(Entries supplied)

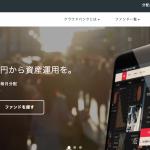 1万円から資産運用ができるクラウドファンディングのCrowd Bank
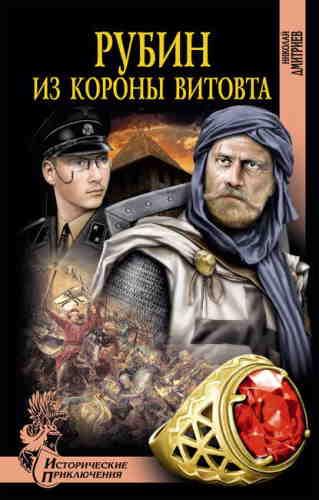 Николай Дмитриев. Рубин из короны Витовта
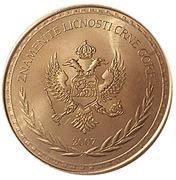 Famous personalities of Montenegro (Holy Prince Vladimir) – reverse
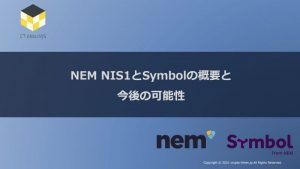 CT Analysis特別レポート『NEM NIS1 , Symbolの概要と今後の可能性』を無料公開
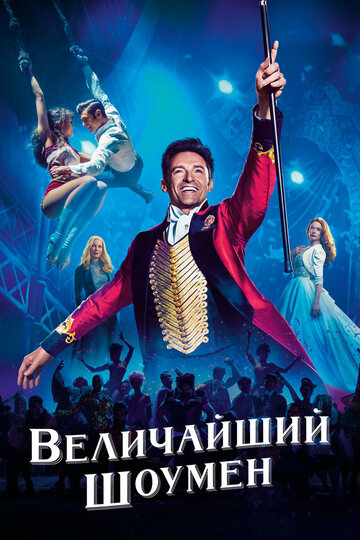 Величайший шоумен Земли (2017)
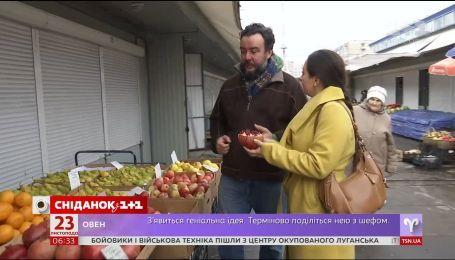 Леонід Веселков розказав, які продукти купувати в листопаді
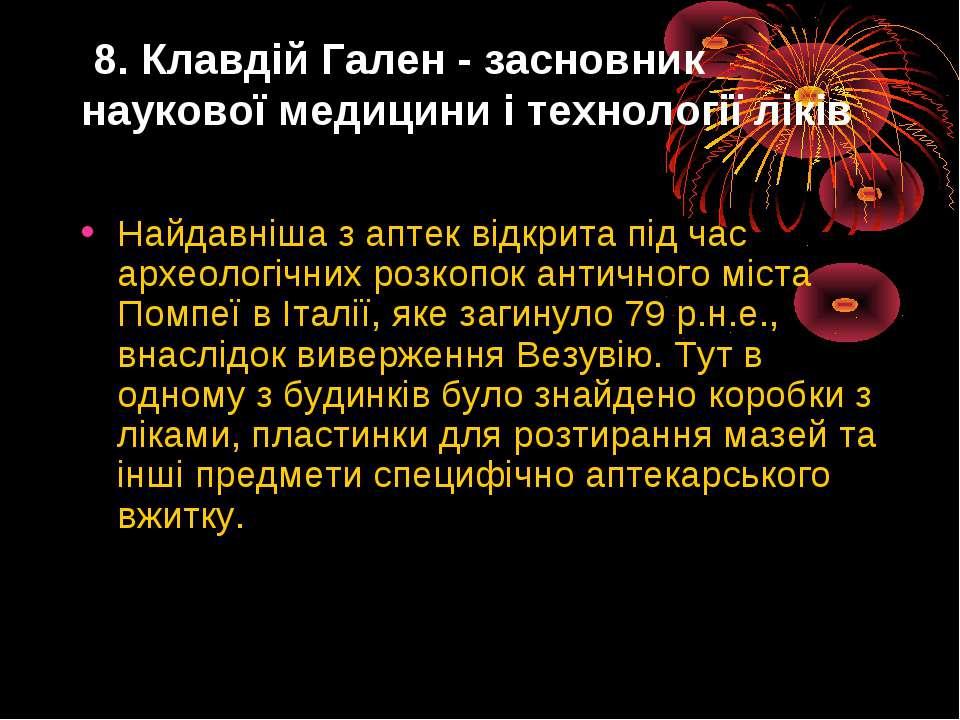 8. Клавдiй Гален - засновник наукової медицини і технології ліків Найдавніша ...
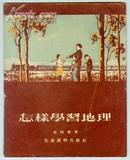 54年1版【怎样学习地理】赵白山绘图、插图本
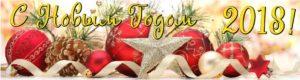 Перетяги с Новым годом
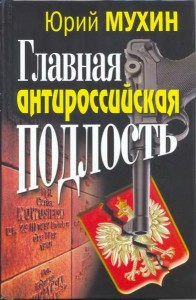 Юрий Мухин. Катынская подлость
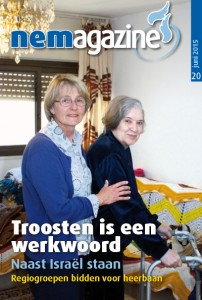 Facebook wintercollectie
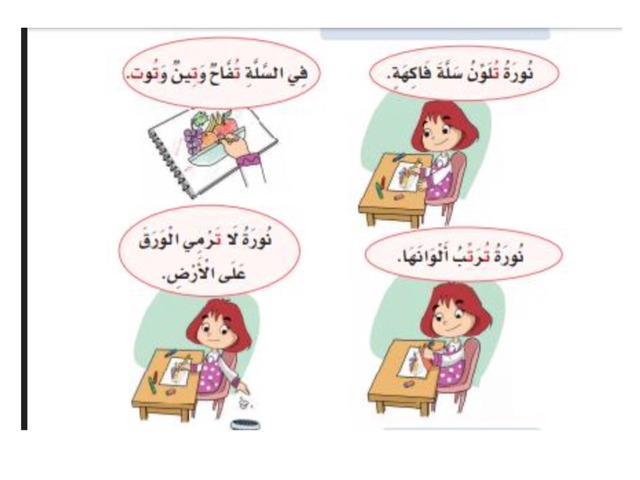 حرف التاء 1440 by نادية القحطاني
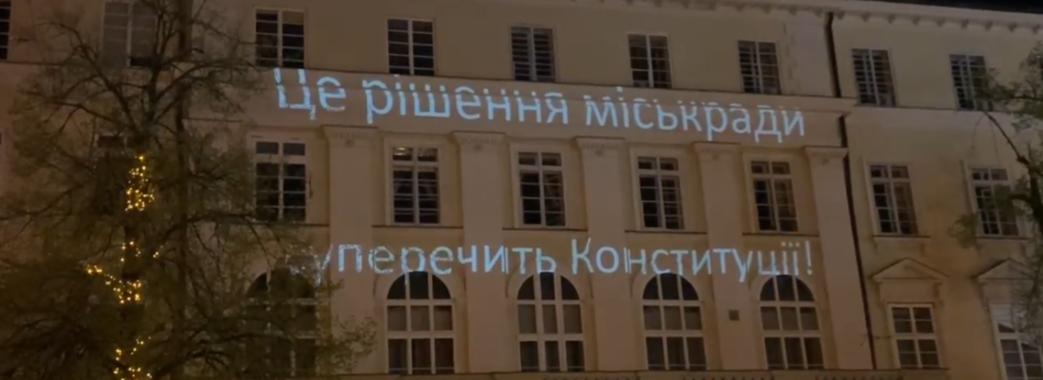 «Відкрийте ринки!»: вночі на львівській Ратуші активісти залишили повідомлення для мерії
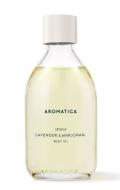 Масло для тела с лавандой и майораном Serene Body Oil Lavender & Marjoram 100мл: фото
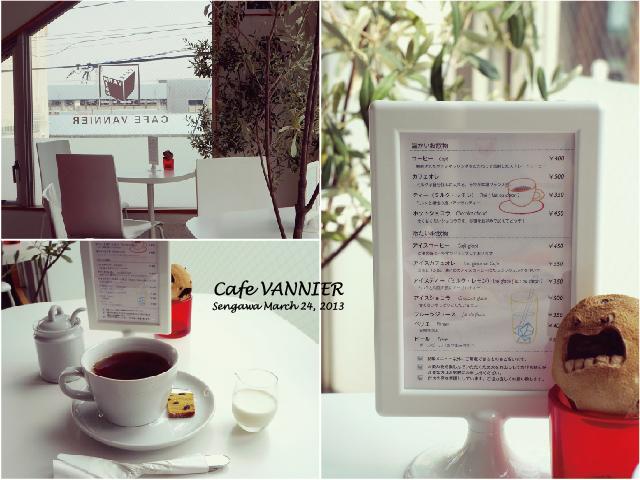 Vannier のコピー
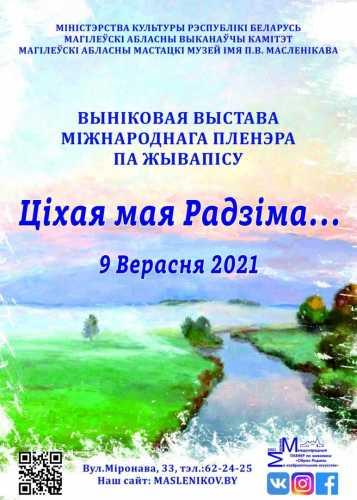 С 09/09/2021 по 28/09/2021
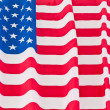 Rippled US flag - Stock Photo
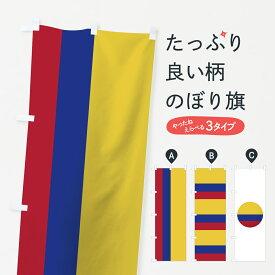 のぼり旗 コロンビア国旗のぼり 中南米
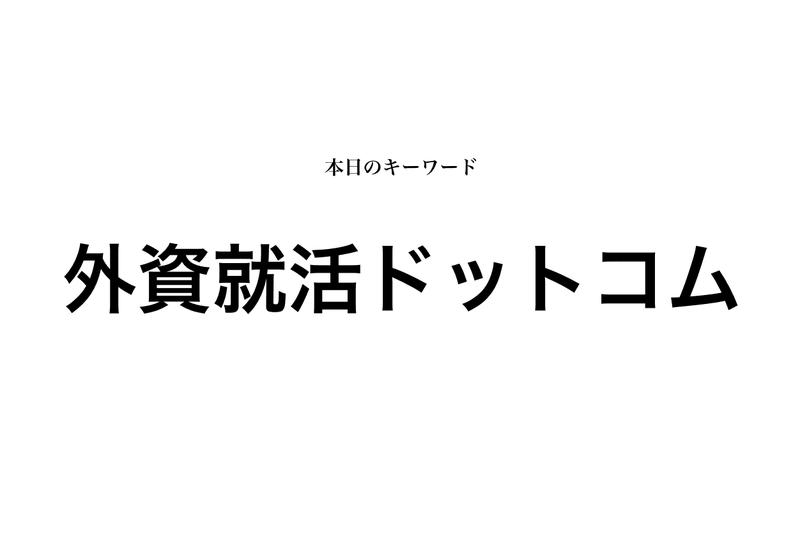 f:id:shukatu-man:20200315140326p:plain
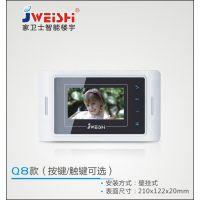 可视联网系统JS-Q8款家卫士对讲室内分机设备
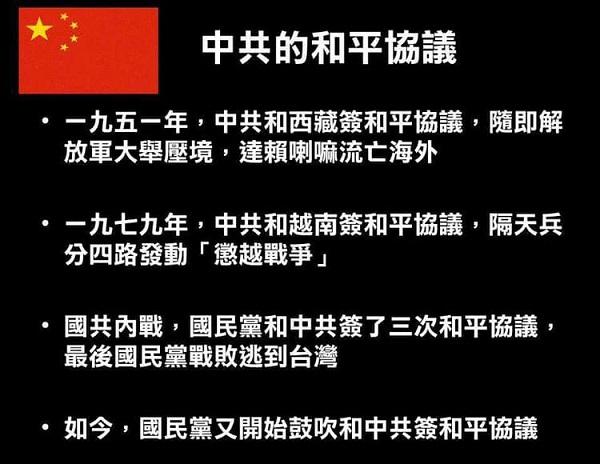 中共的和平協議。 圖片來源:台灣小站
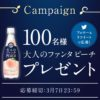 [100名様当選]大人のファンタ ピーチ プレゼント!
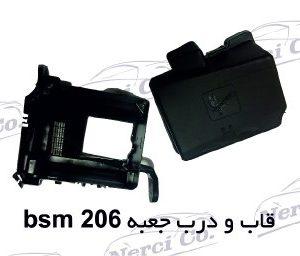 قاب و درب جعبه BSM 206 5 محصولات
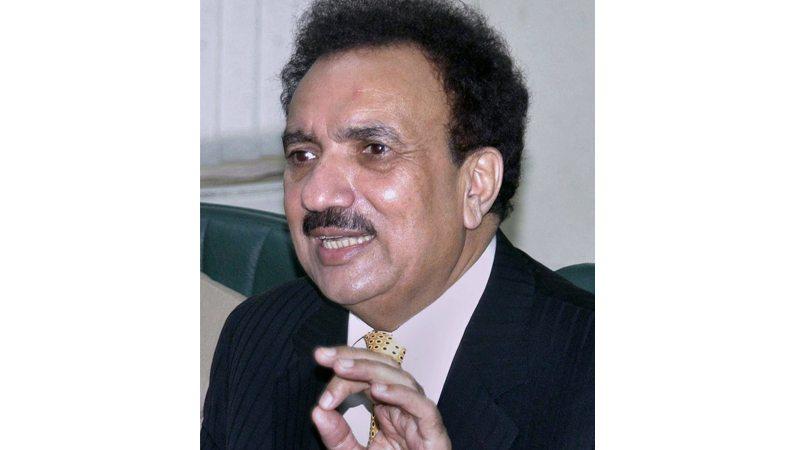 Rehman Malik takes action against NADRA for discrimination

(End Entries supplied)

== Problem statement ==
Please reproduce the records above exactly, omitting every picture.

== Task output ==
 1万円から資産運用ができるクラウドファンディングのCrowd Bank
 Николай Дмитриев. Рубин из короны Витовта
 Famous personalities of Montenegro (Holy Prince Vladimir) – reverse
 CT Analysis特別レポート『NEM NIS1 , Symbolの概要と今後の可能性』を無料公開
 Величайший шоумен Земли (2017)
 Леонід Веселков розказав, які продукти купувати в листопаді
 8. Клавдiй Гален - засновник наукової медицини і технології ліків Найдавніша ...
 54年1版【怎样学习地理】赵白山绘图、插图本
 Перетяги с Новым годом
 Юрий Мухин. Катынская подлость
 Facebook wintercollectie
 حرف التاء 1440 by نادية القحطاني
 «Відкрийте ринки!»: вночі на львівській Ратуші активісти залишили повідомлення для мерії
 Масло для тела с лавандой и майораном Serene Body Oil Lavender & Marjoram 100мл: фото
 Vannier のコピー
 С 09/09/2021 по 28/09/2021
 Rippled US flag - Stock Photo
 のぼり旗 コロンビア国旗のぼり 中南米
 f:id:shukatu-man:20200315140326p:plain
 可视联网系统JS-Q8款家卫士对讲室内分机设备
 中共的和平協議。 圖片來源:台灣小站
 [100名様当選]大人のファンタ ピーチ プレゼント!
 قاب و درب جعبه BSM 206 5 محصولات
 Rehman Malik takes action against NADRA for discrimination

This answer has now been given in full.